BEGIN GIVEN RECORDS

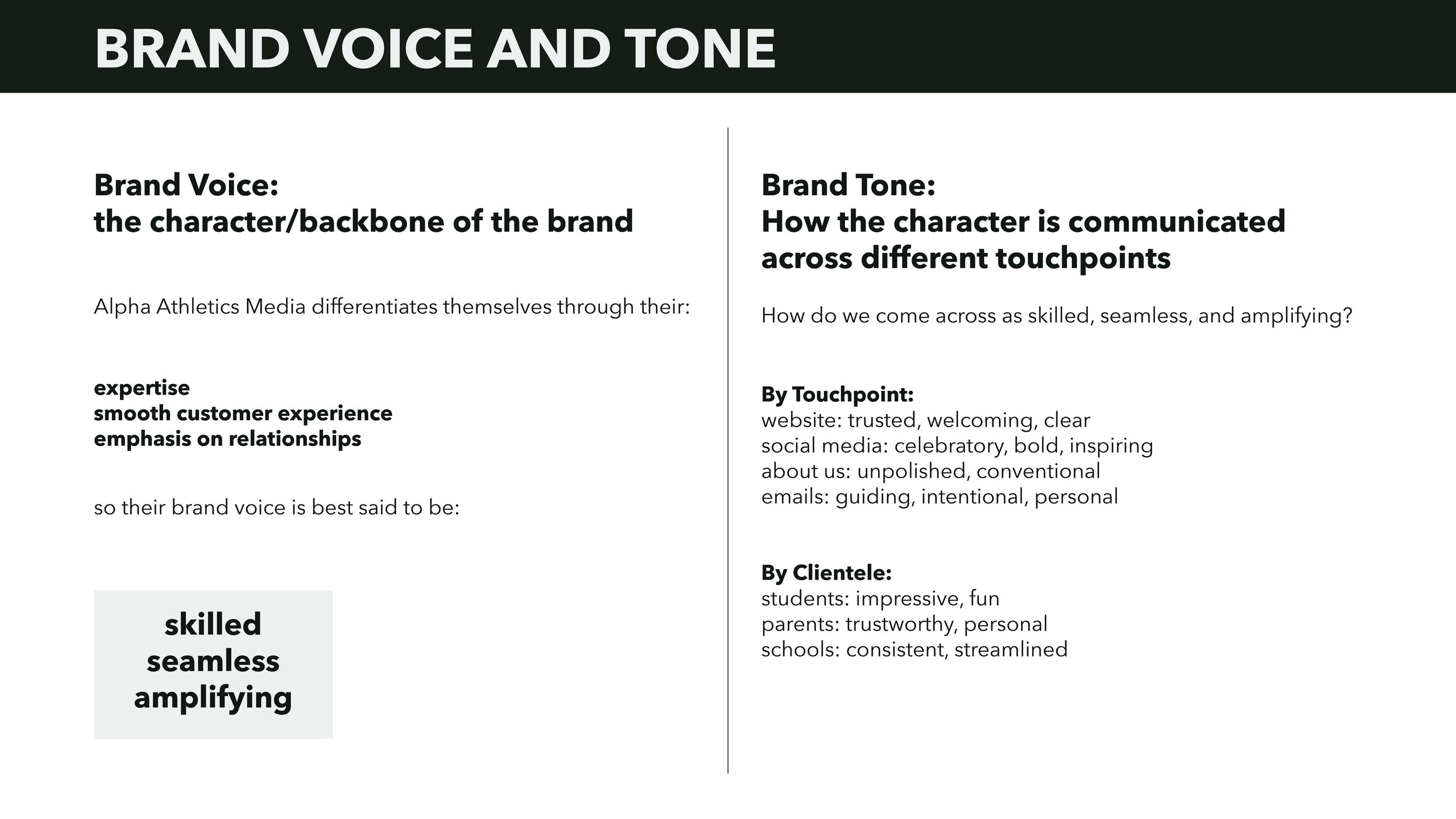 BRAND VOICE AND TONE

Brand Voice:
the character/backbone of the brand

Alpha Athletics Media differentiates themselves through their:

expertise
smooth customer experience
emphasis on relationships

so their brand voice is best said to be:

skilled
seamless
amplifying

Brand Tone:
How the character is communicated across different touchpoints

How do we come across as skilled, seamless, and amplifying?

By Touchpoint:
website: trusted, welcoming, clear
social media: celebratory, bold, inspiring
about us: unpolished, conventional
emails: guiding, intentional, personal

By Clientele:
students: impressive, fun
parents: trustworthy, personal
schools: consistent, streamlined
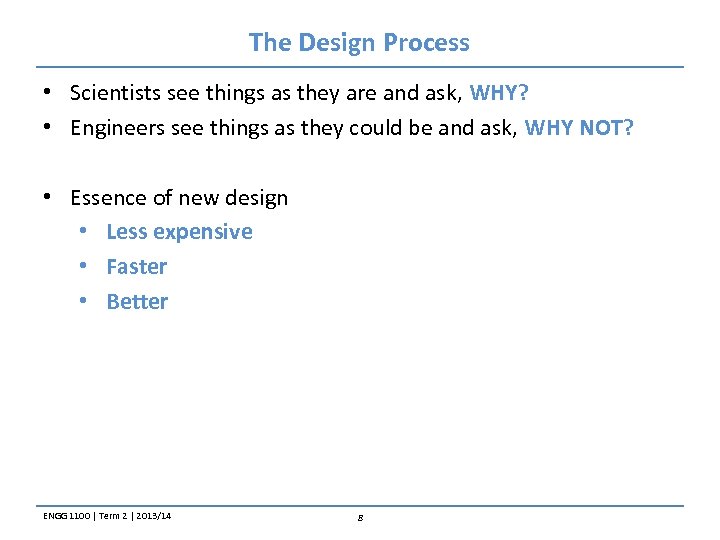 The Design Process

• Scientists see things as they are and ask, WHY?
• Engineers see things as they could be and ask, WHY NOT?

• Essence of new design
  • Less expensive
  • Faster
  • Better

ENGG 1100 | Term 2 | 2013/14

8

END GIVEN RECORDS

WHAT THIS TASK INVOLVES. Please retype, exactly and only, the lines from the one holding "How the character" to the end of the entries, both ends included, without any pictures.

EXERCISE OUTPUT.
How the character is communicated across different touchpoints

How do we come across as skilled, seamless, and amplifying?

By Touchpoint:
website: trusted, welcoming, clear
social media: celebratory, bold, inspiring
about us: unpolished, conventional
emails: guiding, intentional, personal

By Clientele:
students: impressive, fun
parents: trustworthy, personal
schools: consistent, streamlined
 The Design Process

• Scientists see things as they are and ask, WHY?
• Engineers see things as they could be and ask, WHY NOT?

• Essence of new design
  • Less expensive
  • Faster
  • Better

ENGG 1100 | Term 2 | 2013/14

8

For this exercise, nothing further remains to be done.